Fast-track capital for cross-border buyers
Bridging finance gives offshore companies and foreign nationals a quick, short-term way to complete UK property purchases when time and complexity rule out a standard mortgage. If you are facing a competitive bidding process, a tight completion date or enhanced due diligence that slows high street banks, bridging can secure the asset now and allow you to refinance later on longer-term terms.
In practical terms, lenders advance funds against property value rather than waiting for exhaustive underwriting. Decisions can land in days, with completions typically in 2-3 weeks for non-residents. That compares to 8-12 weeks for many standard mortgages. For an offshore buyer, that speed can be the difference between winning a deal and losing it.
Funding is available for residential, buy-to-let, HMOs, semi-commercial and commercial assets across England and Wales, with Scotland available from select providers. Ticket sizes range from £25k to £50m. Loan-to-value can reach 70% with some providers and up to 75% in specialist cases. Where extra security is offered, 100% of purchase price is achievable with cross-collateral.

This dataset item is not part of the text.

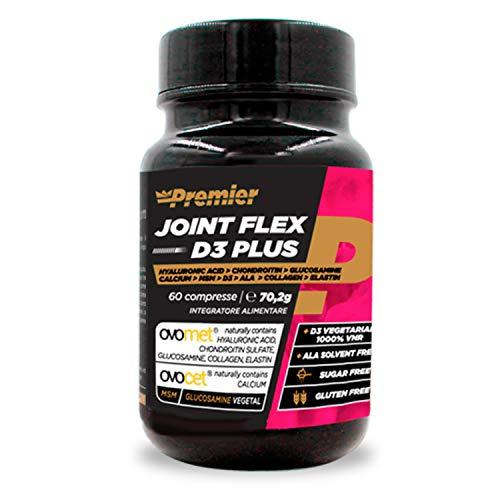 Premier Integratori Joint Flex D3 Plus - 60 compresse | membrana d'uovo in polvere e calcio daguscio d'uovo (Ovocet) | Glucosammina di origine vegetale, MSM, acido lipoico, vitaminaD3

Rates vary by profile and structure. Options include monthly fixed from around 0.75% and variable from circa 0.40% plus base rate, with other lenders pricing from around 0.94% per month for foreign nationals. Terms typically run 3-12 months, and can extend to 36 months with certain products. Heavy refurbishment and semi-commercial projects are supported by lenders that understand international ownership, board resolutions and remote signing.
The strategic advantage is simple: secure the property now, stabilise or add value, then refinance with a mainstream lender once the clock is not against you. For offshore firms and expats, that bridge can unlock UK opportunities that would otherwise stall.
Speed wins in competitive markets - bridging ensures you can commit with confidence while longer-term finance catches up.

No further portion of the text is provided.